Wikimeta, the semantic tagging and annotation architecture for incorporating semantic knowledge within documents, websites, content management systems, blogs and applications, this month is incorporating itself as a company called Wikimeta Technologies.  Wikimeta, which has a heritage linked with the NLGbAse project, last year was provided as its own web service.

Dr. Eric Charton, Ph.D, MSc at École Polytechnique de Montréal, is project leader and author of the Wikimeta code. The NLGbAse project was conducted by Charton at the University of Avignon as part of his Ph.D. Thesis.  The Semantic Web Blog recently hosted an email discussion with him to learn more about the Wikimeta architecture and its evolution.

 

The Semantic Web Blog: Tell us about the NLGBase project and Wikimeta’s relationship to it.

Charton: NLGbAse is an ontology extracted from Wikipedia. It is used in Wikimeta as a resource for semantic disambiguation. For each Wikipedia document (aka Semantic Concept), NLGbAse provides various ways of word-writing (for example, “General Motors” can be written “GM Company”, “GM”, “General Motors Corp” and so on), used for detection.

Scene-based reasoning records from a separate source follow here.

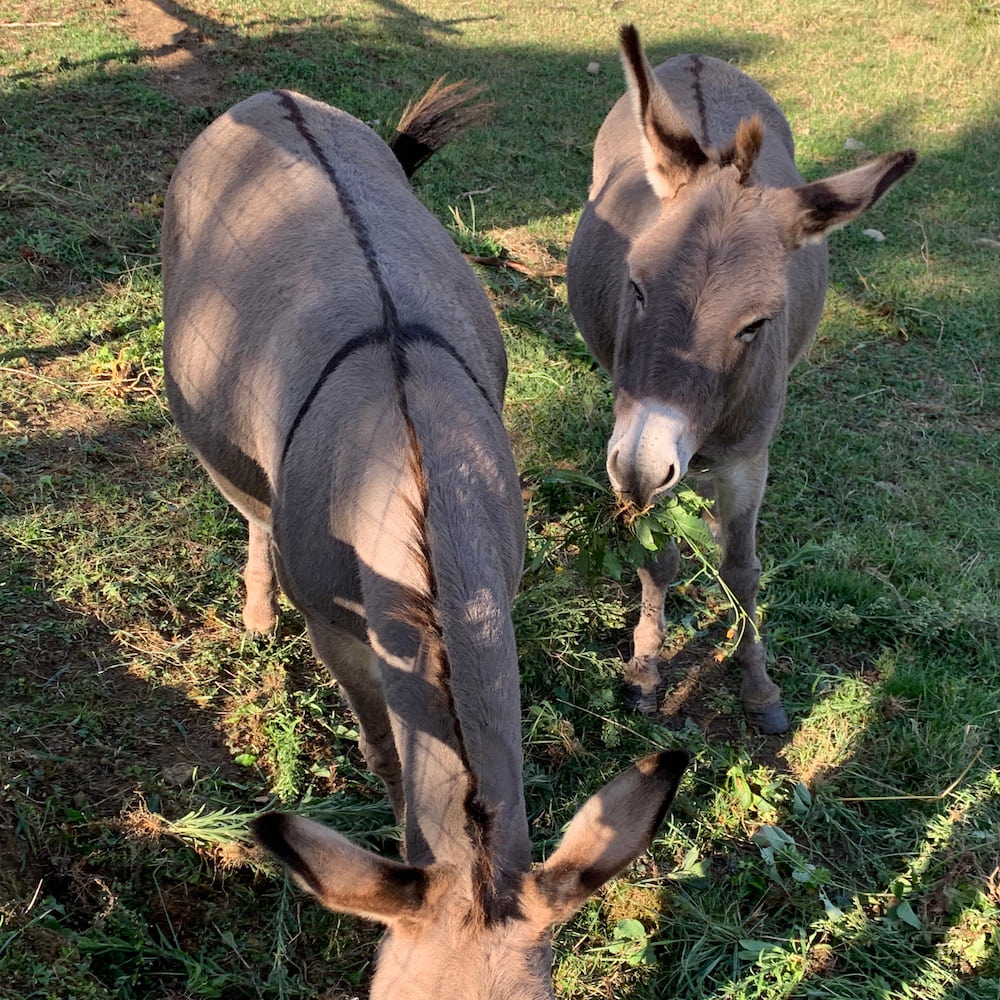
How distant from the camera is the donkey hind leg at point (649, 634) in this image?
3.91 meters

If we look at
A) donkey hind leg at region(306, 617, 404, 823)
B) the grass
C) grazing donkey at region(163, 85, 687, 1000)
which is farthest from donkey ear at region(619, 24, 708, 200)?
donkey hind leg at region(306, 617, 404, 823)

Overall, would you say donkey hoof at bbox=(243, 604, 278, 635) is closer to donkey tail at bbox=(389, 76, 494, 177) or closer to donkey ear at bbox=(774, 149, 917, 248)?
donkey tail at bbox=(389, 76, 494, 177)

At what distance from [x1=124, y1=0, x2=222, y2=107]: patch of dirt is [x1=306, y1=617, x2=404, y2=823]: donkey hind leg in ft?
20.0

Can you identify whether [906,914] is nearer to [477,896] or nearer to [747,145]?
[477,896]

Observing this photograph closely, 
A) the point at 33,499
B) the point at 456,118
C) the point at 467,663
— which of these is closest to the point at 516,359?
the point at 456,118

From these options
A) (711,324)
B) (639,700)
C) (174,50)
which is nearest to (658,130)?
(711,324)

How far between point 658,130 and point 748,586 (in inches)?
74.2

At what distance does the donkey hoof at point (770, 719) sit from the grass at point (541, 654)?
9 cm

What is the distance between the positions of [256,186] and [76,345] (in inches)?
86.1

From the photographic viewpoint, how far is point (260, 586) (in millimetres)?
3793

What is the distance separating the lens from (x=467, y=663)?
2.15m

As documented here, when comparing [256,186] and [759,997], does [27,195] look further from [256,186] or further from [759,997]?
[759,997]

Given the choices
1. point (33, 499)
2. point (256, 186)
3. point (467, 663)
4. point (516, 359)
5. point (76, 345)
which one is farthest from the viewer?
point (516, 359)

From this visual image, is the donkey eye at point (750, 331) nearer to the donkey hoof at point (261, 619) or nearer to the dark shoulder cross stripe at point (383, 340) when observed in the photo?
the dark shoulder cross stripe at point (383, 340)
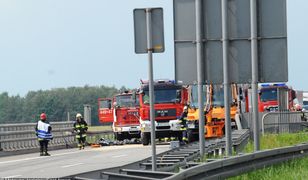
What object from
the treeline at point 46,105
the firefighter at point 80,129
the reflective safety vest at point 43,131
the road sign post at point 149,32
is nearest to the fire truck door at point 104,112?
the firefighter at point 80,129

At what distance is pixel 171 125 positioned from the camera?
33.1 m

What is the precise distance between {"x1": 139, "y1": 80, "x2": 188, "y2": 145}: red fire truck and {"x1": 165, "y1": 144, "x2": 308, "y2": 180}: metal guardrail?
764 inches

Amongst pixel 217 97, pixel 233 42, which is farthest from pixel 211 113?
pixel 233 42

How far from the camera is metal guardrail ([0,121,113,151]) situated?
100.0 ft

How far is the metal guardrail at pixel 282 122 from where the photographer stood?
29.5 m

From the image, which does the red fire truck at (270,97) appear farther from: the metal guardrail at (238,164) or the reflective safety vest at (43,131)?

If the same word-sequence can be used for more than one Semantic Concept (like “Paris” can be a music album, many cities, name of a person), NLGbAse also provides information for disambiguation of this word sequence for annotation, according to its context.

With NLGbAse content, we can train the various machine learning components involved in the Wikimeta API. [The semantic labeling web service API provides a REST-compliant, unique access point for all text-mining and content analysis functionality.]

The Semantic Web Blog: And help us understand more about Wikimeta and its original development.

Charton: Wikimeta is a system based on multiple components:● A part of speech tagger

  • A part of speech tagger
  • A named entity recognition module
  • A semantic annotation module
  • An ontological interface to establish a link between an annotation and the semantic web

The technology of these modules has been scientifically studied in various academic projects where the actual team of Wikimeta worked during the last four years. For example, in 2009, a named entity recognition prototype was built at the University of Avignon by a team where I was involved, to participate in a scientific evaluation campaign named ESTER.

The semantic annotation problem was studied by myself and Professor Michel Gagnon at École Polytechnique de Montréal since December 2010 as a subpart of research dedicated to automatic generation of visual animations according to a text, where the goal was to identify semantic concepts related to a word in a sentence to find a graphic model.

Those researches were presented in various scientific papers and scientific evaluation campaigns. Finally all those technologies were assembled as components of a semantic annotation and text-mining tool, integrated for demo purposes in the NLGbAse platform at the beginning of 2011.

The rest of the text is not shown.